Na carteira com cartões não há dinheiro, procuro nos bolsos das calças e do casaco e também não o encontro.
Subo a escorregar pela calçada à portuguesa até ao multibanco menos longe, o ecrã dá-me as notícias que estava à espera, gastei outra vez muito mais do que podia. Foi pelo menos um concerto em cerveja e sei lá o que mais. Logo agora que tenho de arranjar um dente.
Desço a escorregar pela calçada portuguesa de óculos escuros e mesmo assim a olhar para baixo não vá passar por alguém que conheça. Pago ao bangladeshiano, faço a esquina apoiado no varão de trânsito, subo as escadas e estou em casa outra vez, vou dormir fecho os olhos adormeço.
E mãos fechadas como estrelas cadentes atravessam os agrupamentos planetários e os sistemas entre um arco-íris nocturno e o negro do cosmos. Curvam e dirigem-se para mim, sinto os murros, acordo, o telefone toca um número desconhecido e escolho atender porque pode sempre ser uma oportunidade irrepetível.
Tinha combinado conhecê-la. Ficámos de nos encontrar no miradouro e quando cheguei já me esperava. Estava com uns óculos escuros redondos e o cabelo preso atrás. Olá tudo bem desculpa o atraso. Não faz mal está um dia bonito está a saber-me bem estar aqui.
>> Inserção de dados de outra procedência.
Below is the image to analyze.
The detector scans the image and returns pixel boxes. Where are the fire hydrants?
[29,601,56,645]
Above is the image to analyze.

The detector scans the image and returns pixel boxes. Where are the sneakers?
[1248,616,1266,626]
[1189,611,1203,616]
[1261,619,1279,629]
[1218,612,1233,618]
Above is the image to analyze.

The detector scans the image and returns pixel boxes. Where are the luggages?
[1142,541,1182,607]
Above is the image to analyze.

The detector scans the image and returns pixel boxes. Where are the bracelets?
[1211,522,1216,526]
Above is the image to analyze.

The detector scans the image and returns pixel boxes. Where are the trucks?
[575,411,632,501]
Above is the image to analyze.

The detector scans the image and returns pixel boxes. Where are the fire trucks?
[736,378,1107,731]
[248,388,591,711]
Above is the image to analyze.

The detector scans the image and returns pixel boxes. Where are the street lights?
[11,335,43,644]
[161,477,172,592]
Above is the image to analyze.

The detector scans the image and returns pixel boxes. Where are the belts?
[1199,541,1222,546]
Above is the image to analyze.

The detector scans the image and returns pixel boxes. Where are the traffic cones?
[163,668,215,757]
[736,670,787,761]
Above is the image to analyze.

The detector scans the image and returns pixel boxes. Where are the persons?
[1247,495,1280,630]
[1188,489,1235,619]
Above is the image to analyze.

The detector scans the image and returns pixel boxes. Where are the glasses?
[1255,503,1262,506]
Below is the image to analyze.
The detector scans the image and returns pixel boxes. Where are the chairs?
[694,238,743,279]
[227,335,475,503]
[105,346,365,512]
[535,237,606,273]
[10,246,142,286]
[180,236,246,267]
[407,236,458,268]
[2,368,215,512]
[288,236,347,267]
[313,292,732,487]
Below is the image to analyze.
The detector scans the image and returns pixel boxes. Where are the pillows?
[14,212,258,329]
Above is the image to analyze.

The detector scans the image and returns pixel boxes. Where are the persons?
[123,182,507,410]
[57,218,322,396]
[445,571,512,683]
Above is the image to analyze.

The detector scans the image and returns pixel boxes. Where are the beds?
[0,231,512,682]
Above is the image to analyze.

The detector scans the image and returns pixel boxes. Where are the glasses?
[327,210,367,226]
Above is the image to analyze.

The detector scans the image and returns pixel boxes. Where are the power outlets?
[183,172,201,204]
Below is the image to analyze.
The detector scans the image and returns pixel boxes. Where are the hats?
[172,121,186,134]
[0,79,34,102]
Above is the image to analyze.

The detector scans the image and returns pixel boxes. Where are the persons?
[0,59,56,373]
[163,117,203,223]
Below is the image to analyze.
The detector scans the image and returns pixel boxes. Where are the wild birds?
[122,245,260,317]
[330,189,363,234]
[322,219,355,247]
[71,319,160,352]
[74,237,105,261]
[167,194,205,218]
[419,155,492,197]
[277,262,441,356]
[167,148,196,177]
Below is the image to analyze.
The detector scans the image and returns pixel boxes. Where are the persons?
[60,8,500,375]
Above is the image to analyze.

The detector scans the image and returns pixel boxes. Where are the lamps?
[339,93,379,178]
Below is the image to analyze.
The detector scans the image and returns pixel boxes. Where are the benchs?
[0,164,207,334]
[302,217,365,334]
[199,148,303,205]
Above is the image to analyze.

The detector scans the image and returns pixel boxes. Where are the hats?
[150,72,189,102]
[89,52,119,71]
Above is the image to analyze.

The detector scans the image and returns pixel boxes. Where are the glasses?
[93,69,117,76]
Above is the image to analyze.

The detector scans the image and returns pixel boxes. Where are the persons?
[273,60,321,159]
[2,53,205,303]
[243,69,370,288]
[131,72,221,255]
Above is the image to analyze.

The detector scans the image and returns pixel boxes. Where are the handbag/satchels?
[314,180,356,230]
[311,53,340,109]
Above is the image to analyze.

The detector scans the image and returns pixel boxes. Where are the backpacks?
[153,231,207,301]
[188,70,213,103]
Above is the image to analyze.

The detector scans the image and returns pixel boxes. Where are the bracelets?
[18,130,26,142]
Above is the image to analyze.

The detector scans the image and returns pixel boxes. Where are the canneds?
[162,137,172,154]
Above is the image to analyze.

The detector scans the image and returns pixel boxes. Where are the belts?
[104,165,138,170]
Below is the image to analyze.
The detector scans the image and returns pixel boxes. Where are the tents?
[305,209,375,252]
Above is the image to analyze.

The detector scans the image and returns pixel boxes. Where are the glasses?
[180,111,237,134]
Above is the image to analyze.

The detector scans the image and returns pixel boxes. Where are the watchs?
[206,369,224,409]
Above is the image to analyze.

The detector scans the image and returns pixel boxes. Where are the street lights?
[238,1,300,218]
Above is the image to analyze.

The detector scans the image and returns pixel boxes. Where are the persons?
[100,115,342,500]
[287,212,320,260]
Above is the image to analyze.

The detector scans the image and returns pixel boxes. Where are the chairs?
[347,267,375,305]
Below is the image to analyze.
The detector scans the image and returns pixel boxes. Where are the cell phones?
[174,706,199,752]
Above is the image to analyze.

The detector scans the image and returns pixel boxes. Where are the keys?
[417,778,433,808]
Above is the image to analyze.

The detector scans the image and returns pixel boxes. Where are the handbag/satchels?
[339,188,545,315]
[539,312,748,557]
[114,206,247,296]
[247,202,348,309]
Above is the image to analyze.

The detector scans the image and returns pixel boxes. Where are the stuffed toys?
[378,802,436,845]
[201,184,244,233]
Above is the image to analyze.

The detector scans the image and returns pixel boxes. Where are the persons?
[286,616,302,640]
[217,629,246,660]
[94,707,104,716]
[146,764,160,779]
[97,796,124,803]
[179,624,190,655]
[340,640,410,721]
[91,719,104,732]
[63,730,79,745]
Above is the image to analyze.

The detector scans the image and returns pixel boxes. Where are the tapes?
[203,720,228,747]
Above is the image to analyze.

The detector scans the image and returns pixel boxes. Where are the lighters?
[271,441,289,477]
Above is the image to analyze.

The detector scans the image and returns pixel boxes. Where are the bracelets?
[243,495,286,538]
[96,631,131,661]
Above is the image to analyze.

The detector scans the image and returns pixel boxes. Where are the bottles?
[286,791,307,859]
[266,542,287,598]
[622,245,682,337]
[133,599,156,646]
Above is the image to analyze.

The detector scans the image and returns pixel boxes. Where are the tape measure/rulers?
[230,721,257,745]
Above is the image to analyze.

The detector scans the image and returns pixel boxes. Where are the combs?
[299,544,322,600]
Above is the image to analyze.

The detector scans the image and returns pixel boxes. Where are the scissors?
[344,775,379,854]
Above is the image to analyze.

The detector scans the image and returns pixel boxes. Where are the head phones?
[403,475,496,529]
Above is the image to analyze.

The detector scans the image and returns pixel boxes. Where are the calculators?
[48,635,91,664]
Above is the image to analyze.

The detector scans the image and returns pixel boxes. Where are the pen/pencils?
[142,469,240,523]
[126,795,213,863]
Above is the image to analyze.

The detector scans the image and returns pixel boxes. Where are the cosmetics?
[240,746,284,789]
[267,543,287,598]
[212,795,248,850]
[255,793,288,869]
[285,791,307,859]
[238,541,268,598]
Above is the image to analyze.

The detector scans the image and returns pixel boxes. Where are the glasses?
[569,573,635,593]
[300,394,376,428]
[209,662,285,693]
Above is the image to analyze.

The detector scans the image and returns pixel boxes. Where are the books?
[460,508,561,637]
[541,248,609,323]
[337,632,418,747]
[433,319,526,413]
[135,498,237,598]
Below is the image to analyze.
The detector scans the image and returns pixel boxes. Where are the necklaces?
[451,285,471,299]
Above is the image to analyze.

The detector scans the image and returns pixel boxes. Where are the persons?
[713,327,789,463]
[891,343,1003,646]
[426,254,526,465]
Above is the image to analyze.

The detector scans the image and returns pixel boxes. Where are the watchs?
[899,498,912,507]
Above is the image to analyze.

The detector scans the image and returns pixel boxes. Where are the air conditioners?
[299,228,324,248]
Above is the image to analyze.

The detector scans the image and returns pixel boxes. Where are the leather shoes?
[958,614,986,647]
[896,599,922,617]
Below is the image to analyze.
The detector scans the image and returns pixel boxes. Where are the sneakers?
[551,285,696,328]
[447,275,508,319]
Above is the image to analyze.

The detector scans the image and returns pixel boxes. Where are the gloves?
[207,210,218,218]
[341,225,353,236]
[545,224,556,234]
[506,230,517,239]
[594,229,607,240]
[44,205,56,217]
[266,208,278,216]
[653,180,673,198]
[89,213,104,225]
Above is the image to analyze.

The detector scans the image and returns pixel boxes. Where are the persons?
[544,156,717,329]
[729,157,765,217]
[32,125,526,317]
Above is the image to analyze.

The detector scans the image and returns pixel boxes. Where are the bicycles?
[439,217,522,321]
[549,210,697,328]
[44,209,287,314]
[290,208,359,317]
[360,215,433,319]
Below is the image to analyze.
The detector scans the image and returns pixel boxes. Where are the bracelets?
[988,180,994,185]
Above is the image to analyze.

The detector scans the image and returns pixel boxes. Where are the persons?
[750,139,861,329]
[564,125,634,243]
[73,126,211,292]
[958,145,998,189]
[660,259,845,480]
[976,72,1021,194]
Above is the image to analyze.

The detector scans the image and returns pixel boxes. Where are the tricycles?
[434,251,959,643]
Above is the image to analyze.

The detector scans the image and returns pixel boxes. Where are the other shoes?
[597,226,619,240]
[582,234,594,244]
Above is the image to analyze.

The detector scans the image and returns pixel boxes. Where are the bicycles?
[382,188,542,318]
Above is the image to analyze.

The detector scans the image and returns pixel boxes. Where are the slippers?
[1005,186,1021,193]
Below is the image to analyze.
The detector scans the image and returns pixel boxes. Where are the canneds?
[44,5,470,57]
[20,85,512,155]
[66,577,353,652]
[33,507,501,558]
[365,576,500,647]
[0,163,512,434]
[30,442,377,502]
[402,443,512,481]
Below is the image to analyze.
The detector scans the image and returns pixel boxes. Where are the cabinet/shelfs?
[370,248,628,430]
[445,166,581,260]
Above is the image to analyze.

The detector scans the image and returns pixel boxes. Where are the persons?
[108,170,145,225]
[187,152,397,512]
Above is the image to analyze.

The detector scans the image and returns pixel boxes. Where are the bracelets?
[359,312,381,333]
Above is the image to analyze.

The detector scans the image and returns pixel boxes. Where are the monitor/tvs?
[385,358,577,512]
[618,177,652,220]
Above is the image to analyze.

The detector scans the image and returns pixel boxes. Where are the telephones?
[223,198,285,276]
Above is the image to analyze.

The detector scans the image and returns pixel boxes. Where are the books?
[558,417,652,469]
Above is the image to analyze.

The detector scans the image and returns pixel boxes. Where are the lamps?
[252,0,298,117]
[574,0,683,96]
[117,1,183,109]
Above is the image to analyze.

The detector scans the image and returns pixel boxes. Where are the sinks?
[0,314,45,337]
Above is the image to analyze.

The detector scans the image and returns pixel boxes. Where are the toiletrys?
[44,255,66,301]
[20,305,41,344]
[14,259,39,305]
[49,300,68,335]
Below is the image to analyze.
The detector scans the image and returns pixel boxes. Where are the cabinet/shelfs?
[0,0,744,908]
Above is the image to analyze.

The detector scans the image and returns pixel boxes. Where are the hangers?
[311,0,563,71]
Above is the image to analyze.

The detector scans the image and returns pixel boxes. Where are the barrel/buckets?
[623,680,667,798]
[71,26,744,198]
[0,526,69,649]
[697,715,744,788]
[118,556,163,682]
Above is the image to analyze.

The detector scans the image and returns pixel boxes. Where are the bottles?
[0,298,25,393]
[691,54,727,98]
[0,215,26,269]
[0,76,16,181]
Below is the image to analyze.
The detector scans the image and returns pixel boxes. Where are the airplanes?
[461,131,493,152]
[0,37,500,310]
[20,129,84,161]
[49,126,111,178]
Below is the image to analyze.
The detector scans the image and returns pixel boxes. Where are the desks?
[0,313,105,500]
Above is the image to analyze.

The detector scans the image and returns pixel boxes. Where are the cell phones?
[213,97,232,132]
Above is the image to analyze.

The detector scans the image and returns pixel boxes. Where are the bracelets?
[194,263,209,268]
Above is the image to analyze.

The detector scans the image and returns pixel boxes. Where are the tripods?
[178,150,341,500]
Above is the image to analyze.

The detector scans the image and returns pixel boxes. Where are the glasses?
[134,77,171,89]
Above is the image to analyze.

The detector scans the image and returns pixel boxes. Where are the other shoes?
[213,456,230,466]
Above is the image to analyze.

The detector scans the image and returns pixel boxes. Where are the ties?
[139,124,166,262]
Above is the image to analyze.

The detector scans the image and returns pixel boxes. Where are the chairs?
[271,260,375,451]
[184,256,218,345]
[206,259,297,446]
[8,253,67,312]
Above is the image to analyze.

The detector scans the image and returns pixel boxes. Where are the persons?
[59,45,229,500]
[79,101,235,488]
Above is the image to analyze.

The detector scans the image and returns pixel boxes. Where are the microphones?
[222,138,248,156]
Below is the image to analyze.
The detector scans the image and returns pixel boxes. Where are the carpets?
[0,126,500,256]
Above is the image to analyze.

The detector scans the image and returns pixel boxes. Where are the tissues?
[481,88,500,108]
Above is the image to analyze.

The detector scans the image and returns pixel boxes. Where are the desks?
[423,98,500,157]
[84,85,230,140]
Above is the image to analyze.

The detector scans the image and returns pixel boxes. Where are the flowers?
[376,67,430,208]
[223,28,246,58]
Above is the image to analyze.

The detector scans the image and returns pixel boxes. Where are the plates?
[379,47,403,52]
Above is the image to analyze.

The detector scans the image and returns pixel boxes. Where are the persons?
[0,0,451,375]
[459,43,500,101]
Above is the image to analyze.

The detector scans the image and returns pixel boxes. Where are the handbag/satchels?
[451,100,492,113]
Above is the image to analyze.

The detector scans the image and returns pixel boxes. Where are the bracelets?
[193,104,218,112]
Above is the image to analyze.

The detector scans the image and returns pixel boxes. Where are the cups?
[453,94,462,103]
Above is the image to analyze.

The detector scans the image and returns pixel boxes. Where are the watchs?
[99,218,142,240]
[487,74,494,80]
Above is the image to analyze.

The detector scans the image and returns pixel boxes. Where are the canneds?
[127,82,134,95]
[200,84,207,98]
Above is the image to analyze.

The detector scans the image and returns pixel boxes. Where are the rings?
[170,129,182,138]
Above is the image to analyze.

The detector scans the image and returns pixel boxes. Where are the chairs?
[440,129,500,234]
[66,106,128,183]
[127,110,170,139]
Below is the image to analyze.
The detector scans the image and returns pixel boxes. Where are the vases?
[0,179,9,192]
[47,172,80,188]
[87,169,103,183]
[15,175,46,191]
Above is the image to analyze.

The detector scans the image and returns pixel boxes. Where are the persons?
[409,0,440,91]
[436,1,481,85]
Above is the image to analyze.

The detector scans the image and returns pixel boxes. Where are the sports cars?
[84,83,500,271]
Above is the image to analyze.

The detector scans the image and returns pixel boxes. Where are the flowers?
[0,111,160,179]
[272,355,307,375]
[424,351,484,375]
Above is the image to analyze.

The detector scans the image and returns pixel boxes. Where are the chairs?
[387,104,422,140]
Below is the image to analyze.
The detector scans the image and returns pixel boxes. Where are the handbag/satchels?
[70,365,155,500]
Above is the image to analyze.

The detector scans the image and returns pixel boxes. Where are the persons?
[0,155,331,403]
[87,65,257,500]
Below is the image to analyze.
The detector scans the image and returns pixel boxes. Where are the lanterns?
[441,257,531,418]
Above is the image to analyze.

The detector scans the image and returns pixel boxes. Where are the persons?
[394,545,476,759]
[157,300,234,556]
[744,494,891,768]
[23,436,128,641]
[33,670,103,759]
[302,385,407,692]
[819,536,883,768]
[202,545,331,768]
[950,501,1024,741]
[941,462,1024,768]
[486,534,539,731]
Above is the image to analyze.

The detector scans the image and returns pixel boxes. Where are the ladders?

Está bonito, a chuva passou e o sol de inverno estende os braços pelo espaço cedido pelas nuvens pesadas. Ilhas de luz no Tejo mas algum vento frio. Digo que me atrasei porque ontem acabei por sair e fiquei até mais tarde e não consegui acordar. Fui ao Coliseu ver uma banda horrível que estava na moda nos anos noventa porque alguém tinha bilhetes, como não estava a gostar nada daquilo fiquei no bar o tempo todo. Acabei por me embebedar um bocado e cheguei a casa de manhã. Explico-lhe que não me lembro de nada desde a última imperial em copo de plástico ao balcão até acordar e correr para a casa de banho.
O Norte entra-me pelo casaco e decido fechá-lo.
Ela fica a olhar para ele e meio sem saber se devia comentar ou não, acaba por dizer
Já reparaste que o teu casaco está sujo?
Deixa-me ver parece sangue.
Pois devo ter caído, respondo, procurando feridas debaixo da barba crescida. Sem cortes na cara, sem dores nos ombros nos joelhos ou nos cotovelos, sem marcas aparentes começo a pensar que este sangue no meu casaco, não é do meu.